[Opening SOURCE RECORDS section]

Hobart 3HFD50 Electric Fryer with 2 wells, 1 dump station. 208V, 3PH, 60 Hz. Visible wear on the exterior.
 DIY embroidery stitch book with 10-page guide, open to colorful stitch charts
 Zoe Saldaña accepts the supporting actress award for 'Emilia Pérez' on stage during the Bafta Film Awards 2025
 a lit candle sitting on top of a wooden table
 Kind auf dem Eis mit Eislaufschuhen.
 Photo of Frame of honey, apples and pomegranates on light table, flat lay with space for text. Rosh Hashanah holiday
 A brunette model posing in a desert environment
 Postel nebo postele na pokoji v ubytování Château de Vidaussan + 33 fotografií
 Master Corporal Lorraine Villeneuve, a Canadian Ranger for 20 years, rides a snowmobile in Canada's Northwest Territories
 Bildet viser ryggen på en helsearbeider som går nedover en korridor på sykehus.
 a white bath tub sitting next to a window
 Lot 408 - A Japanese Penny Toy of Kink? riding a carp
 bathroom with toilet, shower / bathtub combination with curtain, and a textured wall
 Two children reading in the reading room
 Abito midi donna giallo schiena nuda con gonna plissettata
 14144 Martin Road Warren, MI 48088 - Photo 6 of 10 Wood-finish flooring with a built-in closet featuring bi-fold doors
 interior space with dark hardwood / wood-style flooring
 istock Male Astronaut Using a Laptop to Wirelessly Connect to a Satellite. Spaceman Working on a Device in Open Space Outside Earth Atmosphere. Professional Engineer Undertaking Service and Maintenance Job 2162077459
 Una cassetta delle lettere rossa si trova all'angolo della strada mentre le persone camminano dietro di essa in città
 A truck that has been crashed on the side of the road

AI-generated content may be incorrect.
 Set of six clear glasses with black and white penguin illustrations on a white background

[Closing SOURCE RECORDS section]

**WORK TO COMPLETE**
Can you copy all of the records above verbatim, keeping every line in its original order?

**EXERCISE SOLUTION**
Hobart 3HFD50 Electric Fryer with 2 wells, 1 dump station. 208V, 3PH, 60 Hz. Visible wear on the exterior.
 DIY embroidery stitch book with 10-page guide, open to colorful stitch charts
 Zoe Saldaña accepts the supporting actress award for 'Emilia Pérez' on stage during the Bafta Film Awards 2025
 a lit candle sitting on top of a wooden table
 Kind auf dem Eis mit Eislaufschuhen.
 Photo of Frame of honey, apples and pomegranates on light table, flat lay with space for text. Rosh Hashanah holiday
 A brunette model posing in a desert environment
 Postel nebo postele na pokoji v ubytování Château de Vidaussan + 33 fotografií
 Master Corporal Lorraine Villeneuve, a Canadian Ranger for 20 years, rides a snowmobile in Canada's Northwest Territories
 Bildet viser ryggen på en helsearbeider som går nedover en korridor på sykehus.
 a white bath tub sitting next to a window
 Lot 408 - A Japanese Penny Toy of Kink? riding a carp
 bathroom with toilet, shower / bathtub combination with curtain, and a textured wall
 Two children reading in the reading room
 Abito midi donna giallo schiena nuda con gonna plissettata
 14144 Martin Road Warren, MI 48088 - Photo 6 of 10 Wood-finish flooring with a built-in closet featuring bi-fold doors
 interior space with dark hardwood / wood-style flooring
 istock Male Astronaut Using a Laptop to Wirelessly Connect to a Satellite. Spaceman Working on a Device in Open Space Outside Earth Atmosphere. Professional Engineer Undertaking Service and Maintenance Job 2162077459
 Una cassetta delle lettere rossa si trova all'angolo della strada mentre le persone camminano dietro di essa in città
 A truck that has been crashed on the side of the road

AI-generated content may be incorrect.
 Set of six clear glasses with black and white penguin illustrations on a white background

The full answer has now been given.